Firstly yes it does happen, it happened at my startup and others that I know.

Secondly, it is an indicator of how inexperienced the team (and management) at
the startup are.

Research has shown that knowledge workers spend typically less than 20 hours a
week doing actual productive work, and beyond that it's ass in seat time (read
Peopleware).

It is somewhat counter intuitive but often (not always) the way to launch (or
whatever your goal) is to work less hours not more. My last gig (which
required considerable programming skill) only needed me to spend 4-6 hours a
day to get a prototype of a truly innovative product.

Most good senior developers don't do more than 40 hour weeks and most good
managers + CTOs don't ask for it because they know it hinders, not helps.

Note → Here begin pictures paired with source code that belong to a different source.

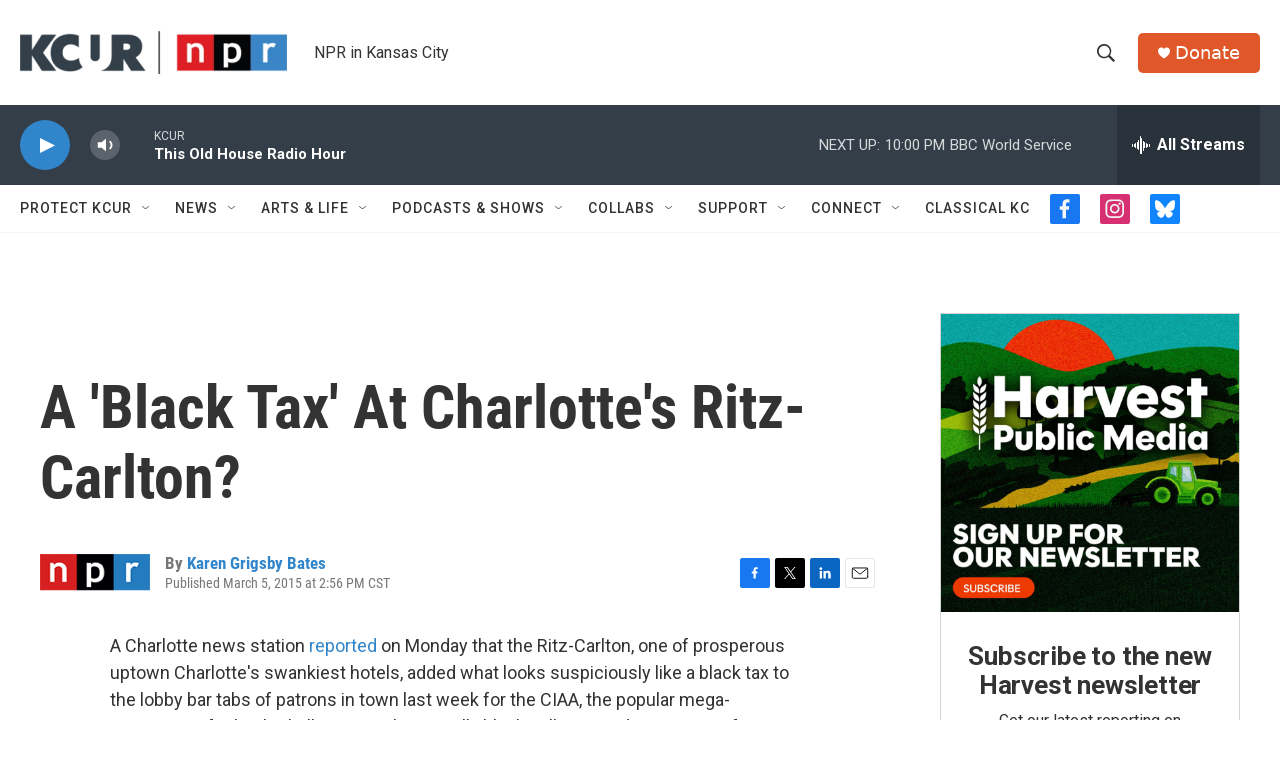

--- FILE ---
content_type: text/html; charset=utf-8
request_url: https://www.google.com/recaptcha/api2/aframe
body_size: 268
content:
<!DOCTYPE HTML><html><head><meta http-equiv="content-type" content="text/html; charset=UTF-8"></head><body><script nonce="jUzIsTqC0sjy0q601bKW1Q">/** Anti-fraud and anti-abuse applications only. See google.com/recaptcha */ try{var clients={'sodar':'https://pagead2.googlesyndication.com/pagead/sodar?'};window.addEventListener("message",function(a){try{if(a.source===window.parent){var b=JSON.parse(a.data);var c=clients[b['id']];if(c){var d=document.createElement('img');d.src=c+b['params']+'&rc='+(localStorage.getItem("rc::a")?sessionStorage.getItem("rc::b"):"");window.document.body.appendChild(d);sessionStorage.setItem("rc::e",parseInt(sessionStorage.getItem("rc::e")||0)+1);localStorage.setItem("rc::h",'1768275885133');}}}catch(b){}});window.parent.postMessage("_grecaptcha_ready", "*");}catch(b){}</script></body></html>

Junior devs often do it because they don't know better and inexperienced
management encourage it because they think more work hours == more work (flat
out wrong).

Finally one of the reasons why this may be the case is it (a)is what startups
to (b) looks good to investors.

------
NumberCruncher
It doesn't matter what others do and how many hours they spend in the office.
Only becasue some people do stupid things you don't have to follow them. If
you are "just" an employee (eg. you are not working for the fuck-you-money)
and still work 65 hours a week you are selling your soul for cheap and are
high probably on the way to burn out. Maybe it's time for you to learn to say
politely "no" and to get back to the 40 hours work week.

------
cm2012
There are some that exist - I know a company in the adtech space like that.
But my experience has been very flexible.